In the meantime, residents who found in some cases their whole lives swept away by Sandy are out of luck. The flood-insurance program allows them only to take up to $250,000 out of it, and affected residents can receive another $31,000 from FEMA, money that can go toward temporary housing. In many cases, however, that temporary-housing money is running out too, as motel bills add up as the weeks without a home stretch on.
“FEMA and the federal governments have done a marvelous job cleaning up the blocks and getting sand off the streets, but that money dries up,” said Hank Iori, a retired Rockaway resident, as he surveyed the wreckage along the beach—dilapidated homes, uprooted water and gas pipes, and rubble from collapsed seawall barriers. When the storm hit, it dumped four feet of water into his basement, and Iori had to refurbish it himself. He told of a neighbor who had to pay $1,000 to scrape mold off of her walls. But Iori acknowledges that they’re among the lucky ones, because they could afford to fix up their homes themselves.

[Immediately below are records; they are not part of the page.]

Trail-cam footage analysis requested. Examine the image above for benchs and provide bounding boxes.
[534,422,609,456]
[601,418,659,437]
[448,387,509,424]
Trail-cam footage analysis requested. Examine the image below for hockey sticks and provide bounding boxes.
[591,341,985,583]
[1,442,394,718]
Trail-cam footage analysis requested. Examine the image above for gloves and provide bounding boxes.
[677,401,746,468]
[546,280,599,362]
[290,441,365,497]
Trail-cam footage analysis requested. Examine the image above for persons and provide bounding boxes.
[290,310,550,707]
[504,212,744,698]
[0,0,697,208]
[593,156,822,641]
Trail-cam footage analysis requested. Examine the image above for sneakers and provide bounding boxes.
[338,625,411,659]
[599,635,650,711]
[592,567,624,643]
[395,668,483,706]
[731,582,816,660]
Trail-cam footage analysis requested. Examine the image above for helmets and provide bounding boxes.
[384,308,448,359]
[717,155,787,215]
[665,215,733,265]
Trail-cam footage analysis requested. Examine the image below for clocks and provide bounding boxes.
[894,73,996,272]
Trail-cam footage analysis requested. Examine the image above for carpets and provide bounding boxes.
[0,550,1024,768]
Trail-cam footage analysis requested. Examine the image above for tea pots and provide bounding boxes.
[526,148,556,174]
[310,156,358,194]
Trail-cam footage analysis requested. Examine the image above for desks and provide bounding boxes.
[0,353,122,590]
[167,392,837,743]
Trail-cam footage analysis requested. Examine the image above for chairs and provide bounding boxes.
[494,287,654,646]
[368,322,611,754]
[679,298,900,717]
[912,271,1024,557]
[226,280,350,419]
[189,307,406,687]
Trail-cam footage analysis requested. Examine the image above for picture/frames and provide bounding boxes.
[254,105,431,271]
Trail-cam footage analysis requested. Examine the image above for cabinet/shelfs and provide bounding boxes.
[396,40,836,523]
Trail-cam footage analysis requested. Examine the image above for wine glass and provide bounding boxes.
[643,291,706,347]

“Every family I know has burned through whatever money has been provided,” said Matt Doherty, the mayor of Belmar, N.J. “People are staying with family and friends. It is wrecking lives.”
Doherty surveys a Jersey Shore beachfront community that has watched its century-old boardwalk disappear, where the town had to pump 60,000 gallons of water a minute out of its flooded streets in the immediate aftermath of the storm. More than 7,000 tons of debris were removed from the town’s center.
Now, Doherty says, money from the federal government is necessary to begin rebuilding the boardwalk, which will symbolize to vacationers and small-business owners that this tourism-dependent community has come back to life. Plus, the town had to borrow to pay for clean-up, and so the longer it waits without the federal funds, the more borrowing costs get passed along to local taxpayers. The storm wreaked havoc, too, on the city’s sewage system, which now must be rebuilt—but can’t be until the federal funds come in. And every delay only makes the problem worse.
“Parts of our town look like it was hit by a bomb,” said Paul Smith, the mayor of Union Beach, 25 miles up the shore from Belmar. “I don’t understand what is holding them up. We don’t have the money to fix it on our own. We need help.”
That plea for help is one that stretches across the region.
“I think passing this bill will show the community that they’re not forgotten about,” said Goldfeder, the Far Rockaway legislator. “And that’s the biggest fear. we’ve been screaming to get the funding we need, and so far we haven’t seen it. People are in absolute shock that the measure might not be passed.”